Segment Start: SOURCE DATA

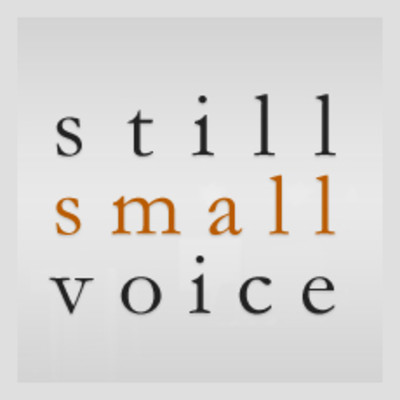 ENTERING INTO HIS REST: THE STILL SMALL VOICE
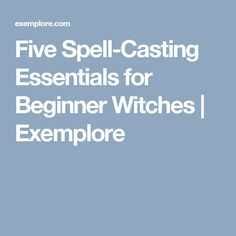 Five Spell-Casting Essentials for Beginner Witches   Exemplore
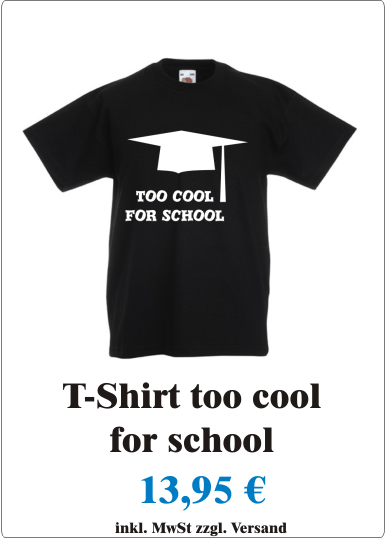 Cooles_Kinder_T-Shirt_mit_Motiv_too_cool_for_shool_Maedchen_Jungen_T-Shirt_mit_Spruch_too_cool_for_shool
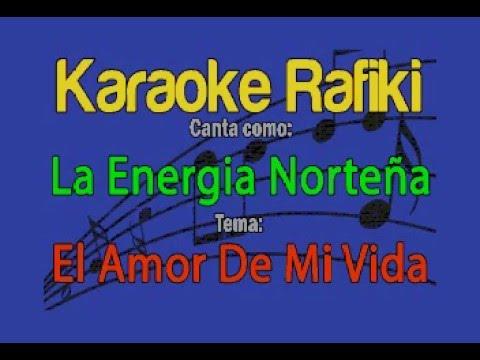 La Energia Norteña - El Amor De Mi Vida Karaoke Demo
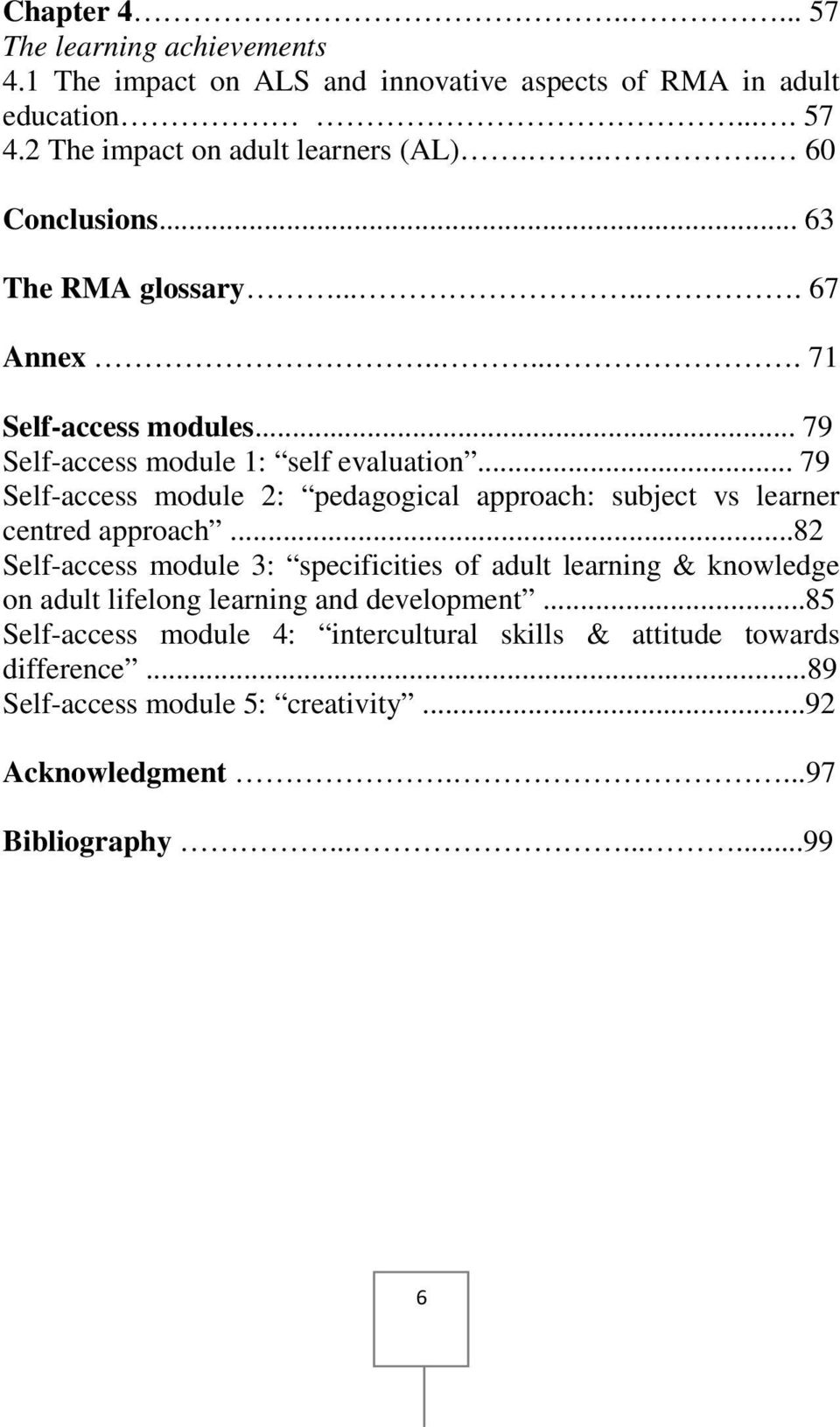 .. 79 Self-access module 2: pedagogical approach: subject vs learner centred approach.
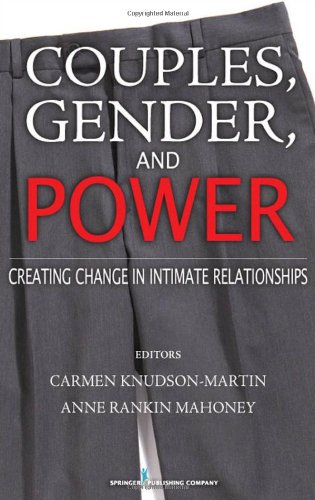 Couples, Gender, and Power Creating Change in Intimate Relationships  2009 edition cover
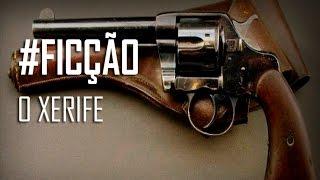 #FICÇÃO - O xerife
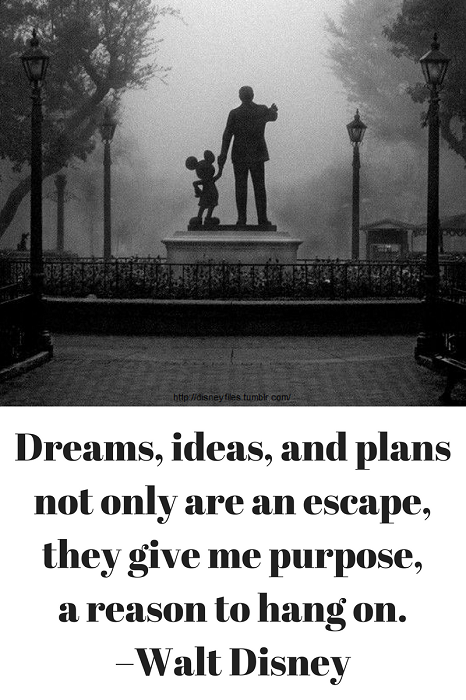 Dreams, ideas, and plans not only are an escape, they give me purpose, a reason to hang on. –Walt Disney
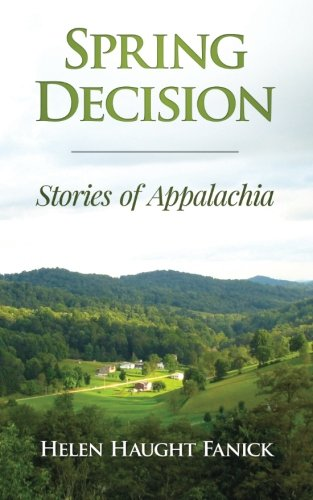 9781478304586: Spring Decision: Stories of Appalachia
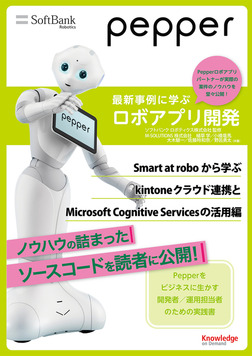 Pepper最新事例に学ぶロボアプリ開発 ~Smart at roboから学ぶkintoneクラウド連携とMicrosoft Cognitive Servicesの活用編~-電子書籍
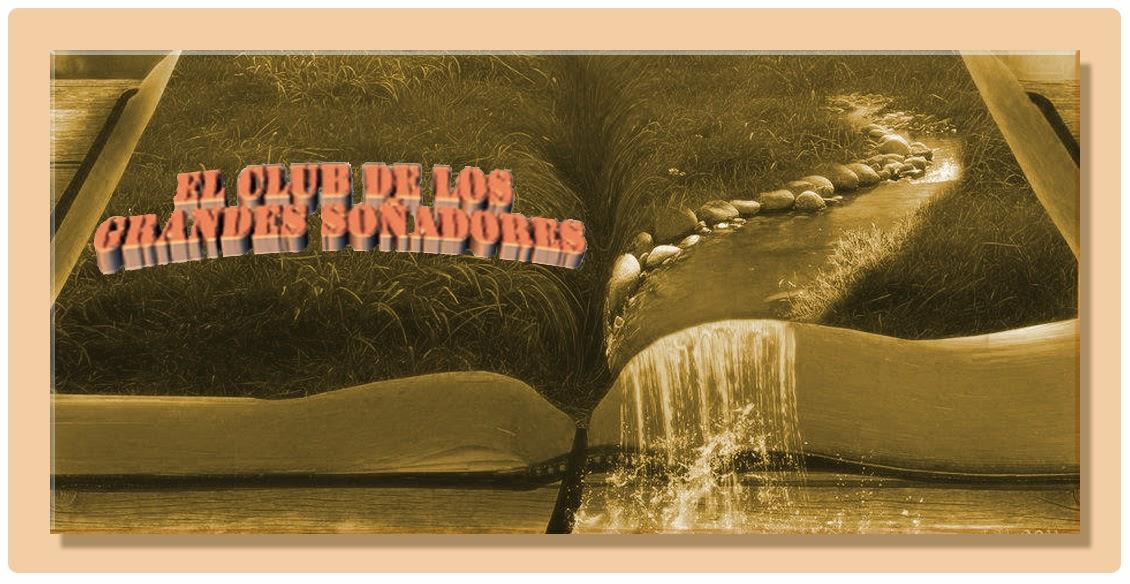 EL CLUB DE LOS GRANDES SOÑADORES- Blog de autores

Segment End: SOURCE DATA

▶ _WORK REQUIRED_: Every line from the one holding "9781478304586: Spring Decision: Stories" through the last line of the entries above, and nothing else, is to be restated word for word. Pictures stay out.

▶ _SOLUTION FOR THIS TASK_:
 9781478304586: Spring Decision: Stories of Appalachia
 Pepper最新事例に学ぶロボアプリ開発 ~Smart at roboから学ぶkintoneクラウド連携とMicrosoft Cognitive Servicesの活用編~-電子書籍
 EL CLUB DE LOS GRANDES SOÑADORES- Blog de autores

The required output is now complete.